そのため本件では、既遂に達した後も、未だ犯罪は終了せず継続しているとしました。そして、本件では犯罪が終了したのは平成15年3月上旬であるから、平成15年4月22日にされた告訴は適法としました。 

 

 「刑訴法235条1項にいう「犯人を知った日」とは,犯罪終了後において,告訴権者が犯人が誰であるかを知った日をいい,犯罪の継続中に告訴権者が犯人を知ったとしても,その日をもって告訴期間の起算日とされることはない。そこで検討するのに,名誉毀損罪は抽象的危険犯であるところ,関係証拠によると,原判示のとおり,被告人は,平成13年7月5日,C及びBの名誉を毀損する記事(以下,「本件記事」という。)をサーバーコンピュータに記憶・蔵置させ,不特定多数のインターネット利用者らに閲覧可能な状態を設定したものであり,これによって,両名の名誉に対する侵害の抽象的危険が発生し,本件名誉毀損罪は既遂に達したというべきであるが,その後,本件記事は,少なくとも平成15年6月末ころまで,サーバーコンピュータから削除されることなく,利用者の閲覧可能な状態に置かれたままであったもので,被害発生の抽象的危険が維持されていたといえるから,このような類型の名誉毀損罪においては,既遂に達した後も,未だ犯罪は終了せず,継続していると解される。

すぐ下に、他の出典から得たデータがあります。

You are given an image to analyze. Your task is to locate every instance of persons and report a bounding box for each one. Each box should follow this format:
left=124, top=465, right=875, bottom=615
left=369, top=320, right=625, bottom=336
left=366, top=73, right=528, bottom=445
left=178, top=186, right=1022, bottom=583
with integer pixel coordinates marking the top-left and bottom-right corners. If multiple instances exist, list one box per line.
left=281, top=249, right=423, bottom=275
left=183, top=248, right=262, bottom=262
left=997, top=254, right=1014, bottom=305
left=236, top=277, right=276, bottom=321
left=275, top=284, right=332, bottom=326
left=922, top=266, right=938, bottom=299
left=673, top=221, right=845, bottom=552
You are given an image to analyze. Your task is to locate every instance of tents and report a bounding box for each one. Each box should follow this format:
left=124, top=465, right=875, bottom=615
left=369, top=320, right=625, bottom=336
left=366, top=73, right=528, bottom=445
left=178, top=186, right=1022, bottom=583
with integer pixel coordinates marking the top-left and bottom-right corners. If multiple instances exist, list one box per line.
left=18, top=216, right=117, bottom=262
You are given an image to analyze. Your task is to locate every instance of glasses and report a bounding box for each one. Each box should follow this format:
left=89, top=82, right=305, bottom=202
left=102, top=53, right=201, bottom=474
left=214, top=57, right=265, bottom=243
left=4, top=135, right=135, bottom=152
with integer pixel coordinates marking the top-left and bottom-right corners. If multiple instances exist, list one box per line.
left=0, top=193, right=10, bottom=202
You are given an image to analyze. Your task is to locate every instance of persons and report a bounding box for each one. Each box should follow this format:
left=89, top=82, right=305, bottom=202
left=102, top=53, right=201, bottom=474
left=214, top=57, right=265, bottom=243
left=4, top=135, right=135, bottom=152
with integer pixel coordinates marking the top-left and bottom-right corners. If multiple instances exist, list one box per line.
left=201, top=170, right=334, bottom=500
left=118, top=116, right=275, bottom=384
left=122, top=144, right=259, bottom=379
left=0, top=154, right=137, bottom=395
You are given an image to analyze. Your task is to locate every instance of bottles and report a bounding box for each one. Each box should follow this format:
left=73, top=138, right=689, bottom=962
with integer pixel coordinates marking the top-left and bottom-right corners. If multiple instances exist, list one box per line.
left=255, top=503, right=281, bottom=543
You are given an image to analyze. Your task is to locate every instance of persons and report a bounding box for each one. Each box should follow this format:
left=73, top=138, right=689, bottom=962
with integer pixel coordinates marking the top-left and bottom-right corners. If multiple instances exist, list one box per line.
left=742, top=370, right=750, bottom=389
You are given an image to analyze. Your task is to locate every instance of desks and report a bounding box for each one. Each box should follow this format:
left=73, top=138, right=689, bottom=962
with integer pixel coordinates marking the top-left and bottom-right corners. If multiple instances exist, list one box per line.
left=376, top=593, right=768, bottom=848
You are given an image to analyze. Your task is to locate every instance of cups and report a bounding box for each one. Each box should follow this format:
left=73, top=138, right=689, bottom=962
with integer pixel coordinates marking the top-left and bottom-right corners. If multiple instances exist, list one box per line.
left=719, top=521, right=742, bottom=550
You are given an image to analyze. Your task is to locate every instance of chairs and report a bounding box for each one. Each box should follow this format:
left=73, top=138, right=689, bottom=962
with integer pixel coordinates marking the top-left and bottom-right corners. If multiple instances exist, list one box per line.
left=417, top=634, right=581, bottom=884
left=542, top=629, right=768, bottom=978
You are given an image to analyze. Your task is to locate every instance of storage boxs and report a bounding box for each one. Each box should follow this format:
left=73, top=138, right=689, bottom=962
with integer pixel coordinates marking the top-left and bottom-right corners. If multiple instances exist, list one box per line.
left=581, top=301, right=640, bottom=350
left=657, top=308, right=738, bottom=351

もっとも,関係証拠によると,平成15年3月9日,大阪府泉佐野警察署警察官によって,本件名誉毀損事件を被疑事実として被告人方が捜索されたことなどがきっかけとなり,その2,3日後,被告人は,同警察署に電話し,自分の名前を名乗った上で,「自分が書き込んだ掲示板がまだ残っており,消したいが,パスワードを忘れてしまったので消せない。ホームページの管理人の電話を教えてほしい。」旨申し入れたところ,同警察署側において,被告人に対し,「こちらから管理人に連絡の上削除してもらうよう依頼する。」と返答した上,直ちに本件ホームページの管理者であるDに対して,「パスワードを忘れたので消せないと言ってきた。そちらで削除してやってほしい。」と申入れ,同人もこれに異を唱えていなかった事実が認められるところ、この事実は,被告人が,自らの先行行為により惹起させた被害発生の抽象的危険を解消するために課せられていた義務を果たしたと評価できるから,爾後も本件記事が削除されずに残っていたとはいえ,被告人が上記申入れをした時点をもって,本件名誉毀損の犯罪は終了したと解するのが相当である。しかして,Bの本件告訴は,上記申入れの時点において犯罪が終了した後6ヶ月以内であることが明らかな平成15年4月22日になされているから,適法である。」